From the perspective of prior research, the CA method aligns with the trend of optimizing neural network architectures to improve accuracy without significantly increasing computational demands. This alignment is particularly evident in its compatibility with existing attention-based architectures, enabling seamless integration without requiring major modifications to network structures or hyperparameters. The method effectively addresses data limitations and environmental challenges, making it a practical and scalable solution for applications that demand both high precision and computational efficiency. It provides a practical solution for real-world applications such as defect detection and image classification under adverse conditions. Moreover, the CA method’s emphasis on maintaining computational efficiency while improving accuracy ensures its applicability in resource-constrained scenarios, paving the way for broader adoption in edge computing and real-time processing tasks.

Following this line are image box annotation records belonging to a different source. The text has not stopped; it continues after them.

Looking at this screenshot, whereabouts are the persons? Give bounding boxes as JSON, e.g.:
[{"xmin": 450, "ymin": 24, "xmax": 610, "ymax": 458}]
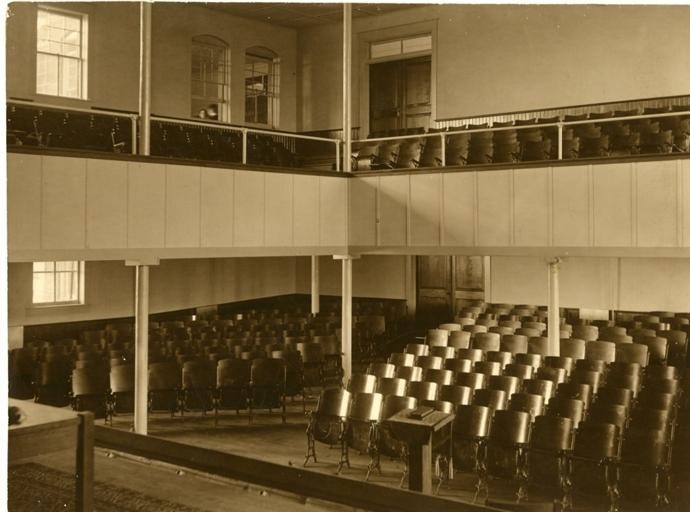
[
  {"xmin": 206, "ymin": 104, "xmax": 218, "ymax": 119},
  {"xmin": 199, "ymin": 109, "xmax": 207, "ymax": 120}
]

However, the improvements in CA methods on some datasets, while showing improvements in accuracy, are not statistically satisfactory. This suggests that performance gains may depend on dataset characteristics, such as class balance or intrinsic task difficulty. Future work could focus on understanding and mitigating these dependencies.
5. Conclusions
This paper proposes a novel split-and-concatenate approach to enhance the performance of self-attention mechanisms in neural networks, particularly under challenging conditions such as limited training data and unfavorable environmental factors. The proposed method builds upon the core principles of self-attention by introducing greater flexibility in feature interaction modeling, making it adaptable to diverse datasets and application scenarios. By introducing the steps of splitting, weighted summation, and recombination, the method optimizes intermediate variables. These processes allow the network to better capture subtle feature relationships and reduce the risk of overfitting in data-scarce environments. It achieves improved accuracy and computational efficiency by enriching the learning process without increasing parameter counts or computational costs. This balance between performance and efficiency ensures the scalability of the proposed method in both high-resource environments and edge computing scenarios.
The contributions of this work include optimizing the self-attention mechanism to enhance feature representation and providing a computationally efficient solution for real-world image processing tasks. The method has been rigorously validated across diverse datasets, demonstrating its generalizability and robustness under varying conditions, such as low-light environments and noisy data. Future research could extend the method to object detection, temporal data analysis, and video processing tasks, which would benefit from the enriched feature representation introduced by the proposed approach. Further exploration of adaptive weighting strategies and integration with other attention-based architectures could also enhance its applicability and effectiveness, paving the way for its deployment in increasingly complex AI-driven applications such as real-time monitoring.